If MAX_SESSIONS is reached, the server evicts the oldest session when possible, otherwise returns a 503.

📚 Content Block Types

JSONL output includes semantic content blocks:

Type	Description
`metadata`	Minimal page metadata (type, title, url)
`heading`	Headings (h1-h6) with level indicator
`paragraph`	Text paragraphs
`list`	Ordered/unordered lists
`code`	Code blocks with optional language
`table`	Tables with headers and rows
`image`	Images with src and alt text
`blockquote`	Block quote text

🔧 Security

SSRF Protection

Blocked destinations include:

Localhost and loopback addresses
Private IP ranges (10.x.x.x, 172.16-31.x.x, 192.168.x.x)
Cloud metadata endpoints (AWS, GCP, Azure)
IPv6 link-local and unique local addresses
Internal suffixes such as .local and .internal

URL Validation

Only http and https URLs
No embedded credentials in URLs
Max URL length: 2048 characters

Header Sanitization

Blocked headers: host, authorization, cookie, x-forwarded-for, x-real-ip, proxy-authorization

Rate Limiting

Default: 100 requests/minute per IP (HTTP mode only).
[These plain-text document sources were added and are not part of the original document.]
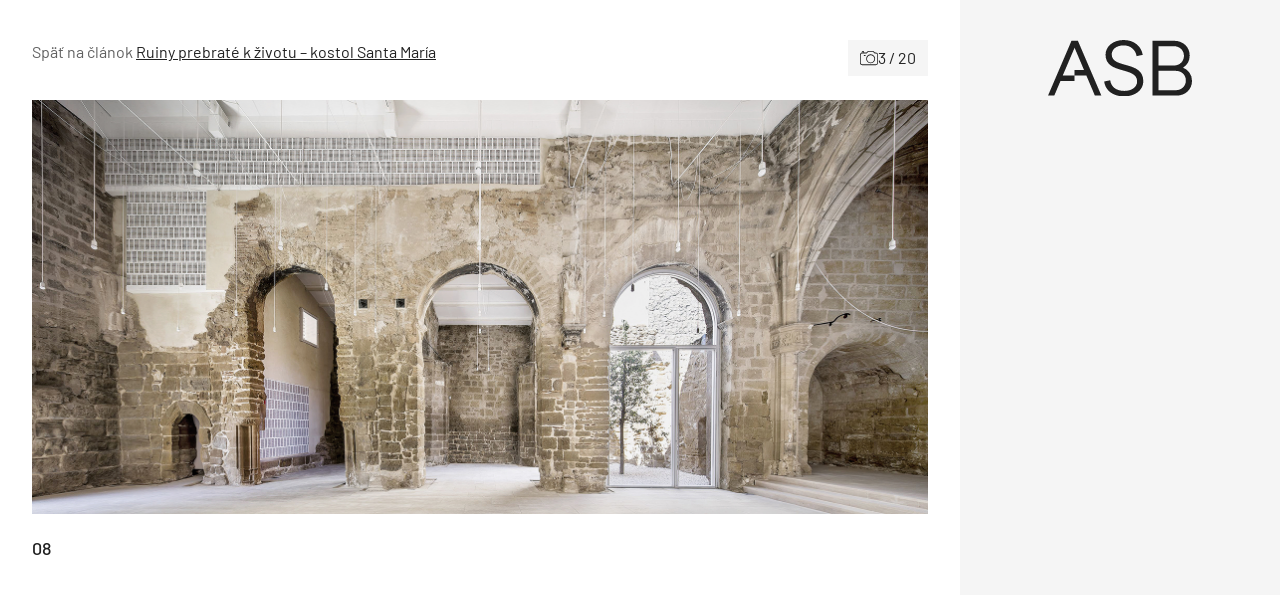

--- FILE ---
content_type: text/css; charset=utf-8
request_url: https://www.asb.sk/wp-content/cache/min/1/wp-content/plugins/content-lock-login/assets/css/style.css?ver=1765879122
body_size: 1567
content:
#content-lock{background:#fff;text-align:center;padding:10px;box-shadow:0 -17px 21px 10px #fff;z-index:1;display:block;position:relative;margin-bottom:40px}#content-lock .login{display:block;margin:0 auto;width:100%}#content-lock .login .form-group{margin:10px;width:100%}#content-lock .login .form-group input[type="text"],#content-lock .login .form-group input[type="password"],#content-lock .form-group input[type="password"],#lp_marketing_form .form-group input[type="password"]{width:90%;margin:0 auto;height:35px;border:1px solid #ccc;border-radius:3px}#content-lock .login .form-group>div{width:90%;margin:0 auto}#content-lock .login .form-group input[type="submit"]:hover{background-color:rgb(33 33 33 / 62%)}#content-lock .button{width:90%}#content-lock a.button{color:#fff;text-decoration:none}.fb-button-main-element{width:100%!important;height:30px!important}.fb-login-button{background-color:rgb(26,119,242)}@media (min-width:768px){#content-lock .login{width:100%;max-width:400px}}input[name="lp_usermeta_submit"]{margin-top:20px}.otherInformation{display:none}input[name="lp_marketing"]:checked~.otherInformation{display:block}.otherInformation.active{display:block}.switch-checkbox{display:none!important}label>span{display:inline-block;font-size:12px}.switch-label{position:relative;display:inline-block;width:50px;height:34px;background-color:#ccc;border-radius:34px;cursor:pointer;float:left;margin-right:7px;top:7px}.switch-label+label{text-align:left}.switch-label:before{content:"";position:absolute;width:26px;height:26px;left:4px;bottom:4px;background-color:#fff;border-radius:50%;transition:0.4s}.switch-checkbox:checked+.switch-label{background-color:#3f4d62}.switch-checkbox:checked+.switch-label:before{transform:translateX(16px)}.lp-tabbed{display:none}.lp-tabbed.lp-active{display:block}.lp-viewed{background-color:#e0e0e0}.lp-viewed .listing-item__header{background-color:#e0e0e0!important}.otherInformation{margin-top:20px}div.selects2,div.radios,div.checkboxes{width:100%;display:flex;flex-wrap:wrap;float:left}div.checkboxes>input,div.radios>input{margin-right:10px;position:relative;top:1px}div.selects2>select{width:90%}@media (min-width:992px){.lg-50{width:calc(50% - 5px)!important;float:left}.lg-50+.lg-50{margin-left:10px}div.selects2,div.checkboxes{width:50%!important}}.form-group{width:100%}.mb-40{margin-bottom:40px}.wai{width:auto!important}.hai{height:auto!important}.mt-30{margin-top:30px}.mb-40::after,.clearfix::after{content:" ";visibility:hidden;display:block;height:0;clear:both}.pdr-10{padding-right:10px}.w100i{width:100%!important}.loader{display:none;width:50px;aspect-ratio:1;border-radius:50%;background:linear-gradient(0deg,rgb(0 0 0/50%) 30%,#0000 0 70%,rgb(0 0 0/100%) 0) 50%/8% 100%,linear-gradient(90deg,rgb(0 0 0/25%) 30%,#0000 0 70%,rgb(0 0 0/75%) 0) 50%/100% 8%;background-repeat:no-repeat;animation:l23 1s infinite steps(12);position:absolute;left:47%}.loader::before,.loader::after{content:"";grid-area:1/1;border-radius:50%;background:inherit;opacity:.915;transform:rotate(30deg)}.loader::after{opacity:.83;transform:rotate(60deg)}@keyframes l23{100%{transform:rotate(1turn)}}.loader.active{display:grid}.popup{position:fixed;top:50%;left:50%;background:#ccddd2;padding:60px;z-index:100;transform:translateX(-50%) translateY(-50%)}.popup a.close{position:absolute;top:0;font-size:22px;right:13px}#content-lock h3{margin-bottom:1rem}#lp_password_form label,#lp_marketing_form label,#content-lock label{text-align:left;font-size:1rem;font-weight:700}#lp_password_form form{max-width:360px}#lp_password_form input{width:100%;height:35px;margin-bottom:15px}#lp_marketing_form div.nbl>label,#content-lock div.nbl>label{font-weight:400}ul.lp_tabs{list-style:none;padding:10px;margin:0 0 20px;background-color:#eee}ul.lp_tabs>li{display:inline-block;margin:0 10px}.loginPage{max-width:400px;margin:0 auto}#content-lock.ns{box-shadow:none}.lp_icon{width:25px}@media (max-width:992px){#content-lock{padding:10px 0}#content-lock div.selects2>select{width:100%}#content-lock label:not(.switch-label){width:90%}#content-lock .login .form-group>div{width:90%;margin:0 auto;display:inline-block;overflow:hidden}#content-lock .login{width:auto}.popup{padding:30px 15px;max-width:95%;min-width:90%}.lp_tabs a{font-size:1rem!important}#content-lock .login .form-group{width:auto!important}}#content-lock .login span.subtext{display:none;padding:10px 20px}#content-lock .login input[name="lp_username"]:focus+span.subtext,#content-lock .login span.subtext.active{display:block}#content-lock .login label{text-align:left;padding-left:20px}label.required::after{content:"*";color:red}.login-icon{margin-right:15px;position:relative;top:5px}.infoIcon{position:relative;top:0;margin-right:5px;padding:1px 8px;color:#fff;background:#000;border-radius:100%;font-style:normal;font-size:15px;line-height:15px;border:1px solid #000;font-weight:700;width:20px;height:20px;display:inline-block}#lp_marketing_form .form-group input[type="password"],#content-lock div:not(.login) .form-group input[type="password"]{width:25%!important}#content-lock div:not(.login) .form-group input[type="password"]{float:left;margin:10px 0}@media (max-width:768px){.klub-asb-login-icon.circle-icon.circle-icon--hover:hover{border-color:transparent}}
Configure with RATE_LIMIT_MAX and RATE_LIMIT_WINDOW_MS.

🔧 Development

Scripts

Command	Description
`npm run dev`	Development server with hot reload
`npm run build`	Compile TypeScript
`npm start`	Production server
`npm run lint`	Run ESLint
`npm run type-check`	TypeScript type checking
`npm run format`	Format with Prettier
`npm test`	Run Vitest tests
`npm run test:coverage`	Run tests with coverage
`npm run bench`	Run minimal performance benchmark
`npm run release`	Create new release
`npm run knip`	Find unused exports/dependencies
`npm run knip:fix`	Auto-fix unused code

Tech Stack

Category	Technology
Runtime	Node.js >=20.12
Language	TypeScript 5.9
MCP SDK	@modelcontextprotocol/sdk ^1.25.1
Content Extraction	@mozilla/readability ^0.6.0
HTML Parsing	Cheerio ^1.1.2, LinkeDOM ^0.18.12
Markdown	Turndown ^7.2.2
HTTP	Express ^5.2.1, undici ^6.22.0
Validation	Zod ^3.24.1

🤝 Contributing

Fork the repository
Create a feature branch: git checkout -b feature/amazing-feature
Ensure linting passes: npm run lint
Run tests: npm test
Commit changes: git commit -m 'Add amazing feature'
Push: git push origin feature/amazing-feature
Open a Pull Request

For examples of other MCP servers, see: github.com/modelcontextprotocol/servers

⚠️ Important Note

This server can access URLs on behalf of AI assistants. Built-in SSRF protection blocks private IP ranges and cloud metadata endpoints, but exercise caution when deploying in sensitive environments.